Akhir tahun ini, saya memutuskan untuk pergi ke Bandung. Ada beberapa alasan kenapa saya memutuskan untuk pergi ke kota Kembang ini; satu, saya belum pernah pergi ke Bandung sebelumnya. Dua, saya ingin mencari udara perkotaan dari kesibukan saya bekerja di desa. Akhirnya, setelah memikirkan dan merencanakan perjalanan selama kurang lebih dari satu bulan, 11 Desember 2021, saya pergi ke Bandung. Kalau ada yang tanya sama siapa? Jawabannya adalah sama diri saya sendiri.

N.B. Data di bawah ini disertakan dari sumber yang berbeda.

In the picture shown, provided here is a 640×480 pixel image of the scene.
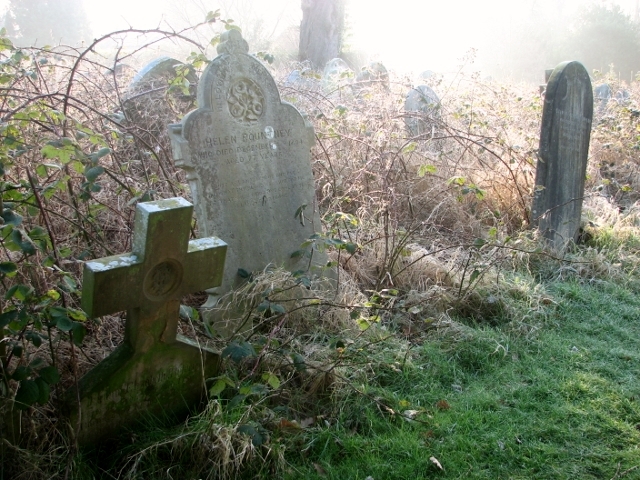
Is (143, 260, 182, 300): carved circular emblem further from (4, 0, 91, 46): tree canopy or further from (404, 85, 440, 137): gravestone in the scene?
(4, 0, 91, 46): tree canopy

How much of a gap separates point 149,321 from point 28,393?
545mm

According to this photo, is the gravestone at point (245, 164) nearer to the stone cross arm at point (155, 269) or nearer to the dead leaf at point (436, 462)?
the stone cross arm at point (155, 269)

Kalau ada yang tanya lagi, 'Kok berani?", jawabannya ya 'berani aja'. Oleh karena itu, perjalanan singkat ini saya namai dengan solo traveling. 

TRANSPORTASI

Ada beberapa pilihan transportasi untuk sampai di Bandung dari Jepara. Kita bisa memilih naik pesawat, kereta, bus, travel atau bahkan sepeda motor (kalau mau). Pilihan ini bisa diambil berdasarkan budget atau waktu yang kita punya. Bagi saya sendiri, pilihan yang paling nyaman sebenarnya adalah naik bus antar kota. Alasannya, ada bus jurusan Jepara- Bandung yang berangkat dari kecamatan Kembang, di mana saya tinggal, dan ongkosnya pun terbilang paling ekonomis, Rp.180k.Akan tetapi, karena hanya ada satu jadwal keberangkatan (pukul 4/5 sore), saya memutuskan untuk tidak naik bus. Pilihan ini saya ambil dengan pertimbangan, bahwa saya mungkin akan sampai di Bandung sekitar pukul 3 pagi di terminal. Setelah saya googling info dan gambar terminal di Bandung, saya memutuskan untuk tidak naik bus terkait dengan alasan keamanan dan kenyamanan. Tidak semua terminal bus di pulau Jawa ini sama seperti dengan Terminal Bungurasih di Surabaya yang sudah modern. dan nyaman.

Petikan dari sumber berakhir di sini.